Every work of literature contains a stated or implied general message about life and the world. These truth statements about how the world works, or at least how the narrator has observed it to function, are usually debatable, but they're not necessarily revelations: If they were, they might not resonate with readers. For example, the theme of absolute power corrupting absolutely appears in a range of works from "Macbeth" to "Animal Farm," the difference existing in the settings and characters -- kings and barnyard animals, respectively. Stories that contain unbelievable or unrealistic statements about human nature -- say, that people aren't greedy for power -- are unconvincing. Without at least one seemingly truthful theme, a work of literature falls short.

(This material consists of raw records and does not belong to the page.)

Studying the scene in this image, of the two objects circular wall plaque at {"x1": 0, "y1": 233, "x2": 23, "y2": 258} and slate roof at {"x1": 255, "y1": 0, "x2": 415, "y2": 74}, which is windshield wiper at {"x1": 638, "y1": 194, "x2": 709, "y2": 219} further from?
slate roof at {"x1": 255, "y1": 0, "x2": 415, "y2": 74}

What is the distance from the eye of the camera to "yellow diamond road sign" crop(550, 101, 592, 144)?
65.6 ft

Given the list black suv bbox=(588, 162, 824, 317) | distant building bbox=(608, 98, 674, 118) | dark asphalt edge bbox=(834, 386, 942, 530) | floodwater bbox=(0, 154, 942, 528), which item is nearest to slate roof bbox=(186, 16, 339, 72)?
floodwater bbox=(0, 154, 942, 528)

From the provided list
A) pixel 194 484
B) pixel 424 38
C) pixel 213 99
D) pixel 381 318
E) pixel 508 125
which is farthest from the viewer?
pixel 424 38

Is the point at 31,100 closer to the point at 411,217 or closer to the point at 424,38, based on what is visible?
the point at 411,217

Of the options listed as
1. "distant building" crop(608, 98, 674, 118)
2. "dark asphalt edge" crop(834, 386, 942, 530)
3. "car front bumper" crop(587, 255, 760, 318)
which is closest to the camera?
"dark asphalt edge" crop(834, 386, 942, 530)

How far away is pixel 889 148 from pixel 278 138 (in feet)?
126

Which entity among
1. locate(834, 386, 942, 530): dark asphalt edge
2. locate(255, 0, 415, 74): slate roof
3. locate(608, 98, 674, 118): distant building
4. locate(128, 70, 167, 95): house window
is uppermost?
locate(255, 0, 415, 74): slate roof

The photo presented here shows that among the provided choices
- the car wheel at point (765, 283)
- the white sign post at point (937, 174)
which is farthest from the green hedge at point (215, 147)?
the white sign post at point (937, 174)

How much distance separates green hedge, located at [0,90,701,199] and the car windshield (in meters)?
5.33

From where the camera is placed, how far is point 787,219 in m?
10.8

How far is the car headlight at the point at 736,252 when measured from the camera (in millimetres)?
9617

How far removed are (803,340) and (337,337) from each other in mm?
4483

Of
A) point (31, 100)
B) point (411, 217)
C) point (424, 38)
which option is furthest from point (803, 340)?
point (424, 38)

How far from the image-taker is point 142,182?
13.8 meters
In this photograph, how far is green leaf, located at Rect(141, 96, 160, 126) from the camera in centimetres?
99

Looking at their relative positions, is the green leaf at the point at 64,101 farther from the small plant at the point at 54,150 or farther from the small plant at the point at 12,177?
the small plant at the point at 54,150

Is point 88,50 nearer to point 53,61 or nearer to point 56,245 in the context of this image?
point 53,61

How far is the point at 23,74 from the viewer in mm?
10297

A moral position lurks within every story, regardless of whether the narrative actually promotes a moral solution. The story may illustrate a problem with the world while going no further to offer a solution or suggesting what people should do about it. Questions about right and wrong and how our consciences move or fail to move us have a place in every story, whether direct or implied. "Jude the Obscure," by Thomas Hardy, depicts the devastating effects of a stifling marriage and implies that the cause of many failed marriages is the institution of marriage itself. The author's suggestion that marriage should be revamped is a controversial solution to an acknowledged problem. The problem is the theme; the solution is the moral message.
An author's choice of literary and stylistic elements -- such as plot, character, narrative style and symbolism -- affect the development of theme, and theme functions to unify them all into a coherent presentation. English professor Linda Lovell from Northwest Arkansas Community College describes theme as the "thesis" of a fictional work. As in a formal essay that makes an overall statement and then proceeds to prove its argument through examples, a theme in fiction functions similarly, only it uses character, plot and other literary elements to make its case.
Themes are important, but when you're reading a story or poem, you may not be cognizant of them and how they play on your emotions or influence your perspective of the subject matter. To identify the theme of the story or poem you are reading, consider what insights the theme offers about the world that could apply universally to anyone or any situation outside of the text. If you are writing your own story, develop your theme by organizing the events in the plot, the flow of narration or the feelings and thoughts of the character around a subtle moral issue. Literary works can contain multiple themes; usually, however, one functions more prominently and they all need to work together in a believable way to incite appreciation or sympathy in a reader.